As is to be expected from a sim game, the story is more like a series of inferences than a plot. When you first start the game, you’re thrust into a tutorial that guides you through the basics of racing, buying your first car, and how to progress to higher-tier races. As you make your way through career mode, you’ll start having to prove yourself through licensing qualifiers in order to drive amongst more interesting and faster cars. The game never tells you that you’re an amateur driver trying to make a name for yourself or that you’re an experienced driver who was exiled and must rise through the ranks once more; instead implying that you’re just another driver steadily gaining experience to race in more competitive settings. The biggest clue you’re ever given is your avatar wearing a racing suit and a helmet, which isn’t really indicative of much apart from suggesting that you’re a bit pro.
GT is a game of self-improvement, passion for racing, and professionalism over outright competition. There are seasonal events that update monthly, and online leaderboards exist, but nothing exists to create a story. You’re never presented with an in-game rival or external motivation for making your way forward, relying more on your inner drive (pun totally intended) to keep you interested in trying new cars and overcoming challenges. The progression is quite swift too, enabling you to start driving super cars such as the Ferrari 458 Italias within an hour or two of playing, but it still might feel like a superfluous grind if all you wanted was a sandbox to test cars in.

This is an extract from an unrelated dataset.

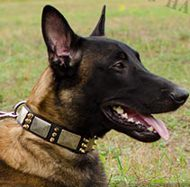 Cool Dog Collar with Spikes and Plates for Belgian Shepherd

While players are essentially free to do whatever they want after the initial tutorial, the beginning of the game is very railroading. The first car you buy is chosen for you, you make little to no money for each race, and the multiplayer is locked until you qualify for the third tier of career mode. It’s not a game breaking flaw, and it certainly helps newbies to get a grasp on how to properly handle a vehicle, but given that many people who play Gran Turismo 6 (myself included) have already played Gran Turismo 5, and the cars still handle like cars, it can feel stifling to be forced to learn how to drive again all over again. However, with that being said, once you get into the higher tier races, you’ll start earning more than enough money to afford any car you could possibly want.

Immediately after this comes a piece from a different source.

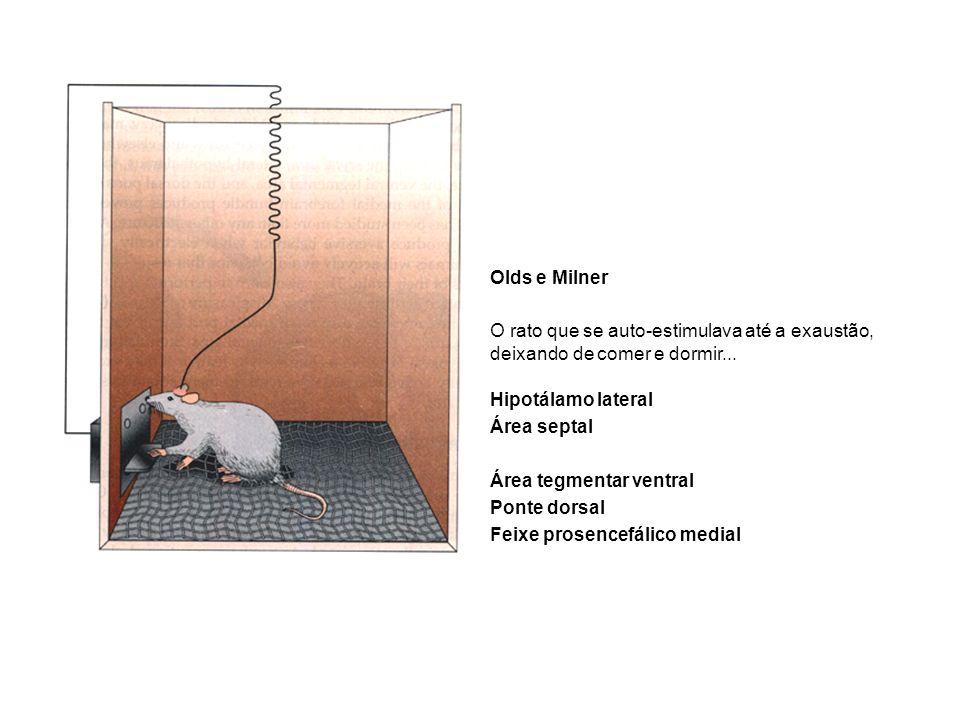 O rato que se auto-estimulava até a exaustão, deixando de comer e dormir... Hipotálamo lateral Área septal Área tegmentar ventral Ponte dorsal Feixe p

While many improvements have been made since it’s predecessor, Gran Turismo 6 still has a lot of strange issues that plague the experience. The most significant changes lie in the updated menu system, removing excessive loading screens and tedious lists from previous GT titles, streamlining everything from car selection to lobby creation into grids for maximum convenience; well, most of the time. Most menus will be presented in grid form, allowing you to skip past a significant number of options with L1 and R1, but other menus will still give you a list that you have to scroll through one item at a time (including browsing all the cars in your garage). Similarly, you’re forced to start watching a replay after every race in career mode, which gets annoying very quickly. The post-race menu from Gran Turismo 5 has remained unchanged (meaning you’ll have to scroll past about 5 options before you can exit), and you still have to turn traction control off for individual cars when you race with them. They might only be a few minor annoyances, but they add up and disrupt the flow enough to be noticeably frustrating.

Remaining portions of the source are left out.